## ACTION ITEM
Could you repeat the whole listing below exactly, omitting any picture it holds?

** Opening STORED DATA block **

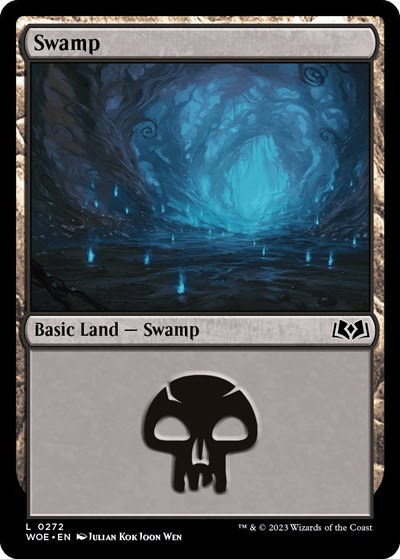 Swamp - Foil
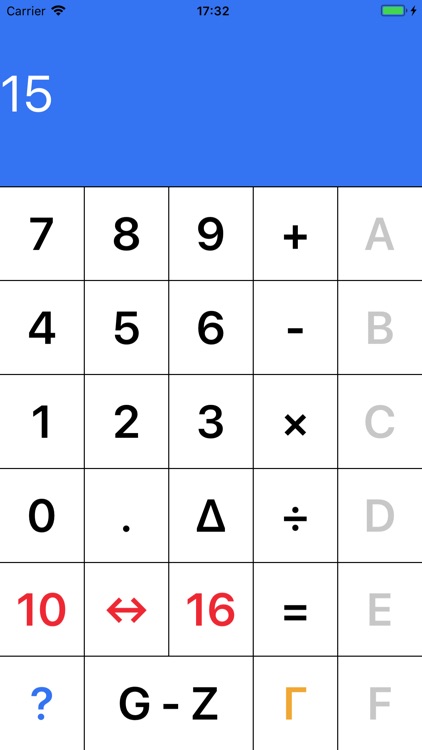 Binarycalc - Binary Calculator screenshot-3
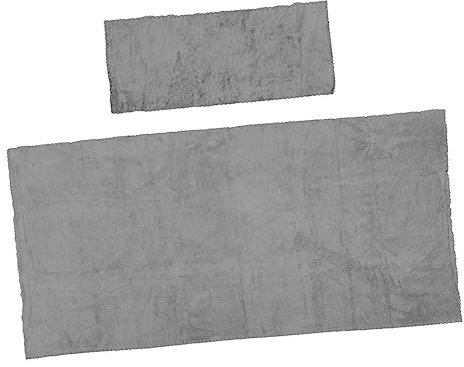 Happyyami Toallas De Baño De Vellón Coral Toalla De Baño para Uso SPA o Gimnasio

** Closing STORED DATA block **

## EXERCISE ANSWER
 Swamp - Foil
 Binarycalc - Binary Calculator screenshot-3
 Happyyami Toallas De Baño De Vellón Coral Toalla De Baño para Uso SPA o Gimnasio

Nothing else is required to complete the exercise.